Rows from a dataset
......

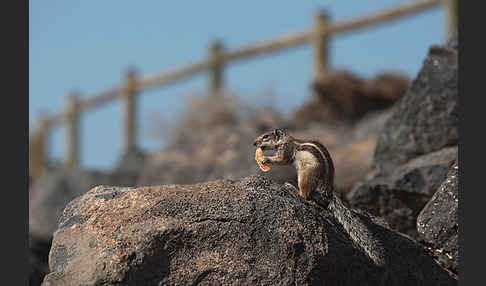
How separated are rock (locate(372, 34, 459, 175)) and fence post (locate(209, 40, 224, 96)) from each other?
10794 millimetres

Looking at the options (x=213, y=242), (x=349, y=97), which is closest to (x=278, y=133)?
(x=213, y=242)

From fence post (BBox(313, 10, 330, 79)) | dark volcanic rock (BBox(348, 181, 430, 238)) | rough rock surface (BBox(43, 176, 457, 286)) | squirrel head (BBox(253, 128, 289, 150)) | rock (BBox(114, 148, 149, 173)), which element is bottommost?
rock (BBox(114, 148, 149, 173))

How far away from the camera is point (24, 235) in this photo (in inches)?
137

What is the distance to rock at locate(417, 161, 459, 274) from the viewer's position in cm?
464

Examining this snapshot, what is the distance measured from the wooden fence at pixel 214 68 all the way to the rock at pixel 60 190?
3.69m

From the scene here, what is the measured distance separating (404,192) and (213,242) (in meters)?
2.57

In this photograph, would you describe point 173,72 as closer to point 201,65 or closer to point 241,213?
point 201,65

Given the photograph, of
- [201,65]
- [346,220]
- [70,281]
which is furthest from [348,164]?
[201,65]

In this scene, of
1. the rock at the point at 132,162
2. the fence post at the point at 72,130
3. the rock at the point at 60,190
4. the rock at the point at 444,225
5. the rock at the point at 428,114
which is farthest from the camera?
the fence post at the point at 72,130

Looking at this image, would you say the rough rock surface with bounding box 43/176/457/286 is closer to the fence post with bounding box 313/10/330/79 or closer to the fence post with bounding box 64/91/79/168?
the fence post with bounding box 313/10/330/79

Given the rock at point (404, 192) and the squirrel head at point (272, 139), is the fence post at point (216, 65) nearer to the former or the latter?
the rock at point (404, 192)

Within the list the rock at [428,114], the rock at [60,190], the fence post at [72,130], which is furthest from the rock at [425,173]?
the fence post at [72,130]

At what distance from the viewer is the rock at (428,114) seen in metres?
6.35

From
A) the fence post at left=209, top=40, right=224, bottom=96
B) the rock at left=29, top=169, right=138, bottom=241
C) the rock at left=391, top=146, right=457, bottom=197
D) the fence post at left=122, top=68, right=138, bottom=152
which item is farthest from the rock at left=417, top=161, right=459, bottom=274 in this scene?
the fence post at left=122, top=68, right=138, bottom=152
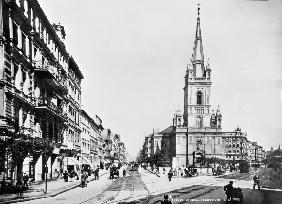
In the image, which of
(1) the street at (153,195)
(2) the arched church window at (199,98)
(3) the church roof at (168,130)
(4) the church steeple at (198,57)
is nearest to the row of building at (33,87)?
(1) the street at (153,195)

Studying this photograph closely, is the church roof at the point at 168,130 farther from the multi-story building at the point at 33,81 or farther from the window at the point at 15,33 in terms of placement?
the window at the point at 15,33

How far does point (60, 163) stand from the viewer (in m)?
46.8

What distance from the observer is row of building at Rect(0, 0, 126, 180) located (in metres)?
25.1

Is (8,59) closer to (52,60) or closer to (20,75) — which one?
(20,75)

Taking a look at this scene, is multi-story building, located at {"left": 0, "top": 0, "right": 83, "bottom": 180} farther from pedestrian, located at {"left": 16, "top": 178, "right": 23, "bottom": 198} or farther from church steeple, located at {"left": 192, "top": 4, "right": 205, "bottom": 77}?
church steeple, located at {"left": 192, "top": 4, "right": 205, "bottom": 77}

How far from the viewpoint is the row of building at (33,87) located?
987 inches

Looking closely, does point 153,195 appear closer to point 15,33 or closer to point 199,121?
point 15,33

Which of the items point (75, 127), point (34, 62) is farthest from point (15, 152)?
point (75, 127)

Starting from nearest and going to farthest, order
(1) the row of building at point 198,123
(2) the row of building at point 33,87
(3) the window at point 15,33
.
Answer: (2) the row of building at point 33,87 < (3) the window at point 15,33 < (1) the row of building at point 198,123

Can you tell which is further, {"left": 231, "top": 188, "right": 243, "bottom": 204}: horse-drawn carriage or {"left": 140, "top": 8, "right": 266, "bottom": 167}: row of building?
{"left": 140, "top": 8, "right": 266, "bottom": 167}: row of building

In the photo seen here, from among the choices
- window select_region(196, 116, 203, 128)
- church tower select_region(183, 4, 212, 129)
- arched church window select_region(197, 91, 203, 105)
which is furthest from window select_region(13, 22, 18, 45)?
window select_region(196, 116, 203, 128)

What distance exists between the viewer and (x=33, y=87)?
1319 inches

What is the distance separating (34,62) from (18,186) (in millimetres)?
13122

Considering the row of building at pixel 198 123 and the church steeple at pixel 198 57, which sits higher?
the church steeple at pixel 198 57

......

=== Work to complete ===
Copy every line of the data word for word, omitting the images.

=== Task output ===
How separated are rock (locate(372, 34, 459, 175)) and fence post (locate(209, 40, 224, 96)) from each other?
10794 millimetres

Looking at the options (x=213, y=242), (x=349, y=97), which is closest to (x=278, y=133)?
(x=213, y=242)

From fence post (BBox(313, 10, 330, 79)) | dark volcanic rock (BBox(348, 181, 430, 238)) | rough rock surface (BBox(43, 176, 457, 286)) | squirrel head (BBox(253, 128, 289, 150)) | rock (BBox(114, 148, 149, 173)), which element is bottommost?
rock (BBox(114, 148, 149, 173))

How far away from the camera is point (24, 235) in this photo (in inches)?
137

What is the distance to rock at locate(417, 161, 459, 274) from the viewer's position in cm?
464

Examining this snapshot, what is the distance measured from the wooden fence at pixel 214 68 all the way to the rock at pixel 60 190?
3.69m

From the scene here, what is the measured distance separating (404,192) and (213,242) (in meters)?
2.57

In this photograph, would you describe point 173,72 as closer to point 201,65 or closer to point 241,213?
point 201,65

Given the photograph, of
- [201,65]
- [346,220]
- [70,281]
which is furthest from [348,164]?
[201,65]

In this scene, of
1. the rock at the point at 132,162
2. the fence post at the point at 72,130
3. the rock at the point at 60,190
4. the rock at the point at 444,225
5. the rock at the point at 428,114
which is farthest from the camera?
the fence post at the point at 72,130

Looking at this image, would you say the rough rock surface with bounding box 43/176/457/286 is closer to the fence post with bounding box 313/10/330/79 or closer to the fence post with bounding box 64/91/79/168?
the fence post with bounding box 313/10/330/79

Given the rock at point (404, 192) and the squirrel head at point (272, 139), is the fence post at point (216, 65) nearer to the former or the latter?
the rock at point (404, 192)

Within the list the rock at [428,114], the rock at [60,190], the fence post at [72,130], which is furthest from the rock at [425,173]?
the fence post at [72,130]

At what distance from the viewer is the rock at (428,114) seen in metres?
6.35

From
A) the fence post at left=209, top=40, right=224, bottom=96
B) the rock at left=29, top=169, right=138, bottom=241
C) the rock at left=391, top=146, right=457, bottom=197
D) the fence post at left=122, top=68, right=138, bottom=152
which item is farthest from the rock at left=417, top=161, right=459, bottom=274 in this scene?
the fence post at left=122, top=68, right=138, bottom=152
In the image, which of
(1) the street at (153,195)
(2) the arched church window at (199,98)
(3) the church roof at (168,130)
(4) the church steeple at (198,57)
is nearest to the row of building at (33,87)?
(1) the street at (153,195)

Studying this photograph closely, is the church roof at the point at 168,130 farther from the multi-story building at the point at 33,81 or farther from the window at the point at 15,33 in terms of placement?
the window at the point at 15,33

How far does point (60, 163) stand from the viewer (in m)?
46.8

What distance from the observer is row of building at Rect(0, 0, 126, 180) located (in metres)?
25.1

Is (8,59) closer to (52,60) or closer to (20,75) — which one?
(20,75)

Taking a look at this scene, is multi-story building, located at {"left": 0, "top": 0, "right": 83, "bottom": 180} farther from pedestrian, located at {"left": 16, "top": 178, "right": 23, "bottom": 198} or farther from church steeple, located at {"left": 192, "top": 4, "right": 205, "bottom": 77}?
church steeple, located at {"left": 192, "top": 4, "right": 205, "bottom": 77}

How far from the viewpoint is the row of building at (33,87) located?
987 inches

Looking closely, does point 153,195 appear closer to point 15,33 or closer to point 199,121?
point 15,33

Which of the items point (75, 127), point (34, 62) is farthest from point (15, 152)?
point (75, 127)

Starting from nearest and going to farthest, order
(1) the row of building at point 198,123
(2) the row of building at point 33,87
(3) the window at point 15,33
.
Answer: (2) the row of building at point 33,87 < (3) the window at point 15,33 < (1) the row of building at point 198,123

Can you tell which is further, {"left": 231, "top": 188, "right": 243, "bottom": 204}: horse-drawn carriage or {"left": 140, "top": 8, "right": 266, "bottom": 167}: row of building?
{"left": 140, "top": 8, "right": 266, "bottom": 167}: row of building

In the photo seen here, from among the choices
- window select_region(196, 116, 203, 128)
- church tower select_region(183, 4, 212, 129)
- arched church window select_region(197, 91, 203, 105)
which is furthest from window select_region(13, 22, 18, 45)?
window select_region(196, 116, 203, 128)

What distance exists between the viewer and (x=33, y=87)?
1319 inches

What is the distance separating (34,62) from (18,186) (in millimetres)?
13122

Considering the row of building at pixel 198 123 and the church steeple at pixel 198 57, which sits higher?
the church steeple at pixel 198 57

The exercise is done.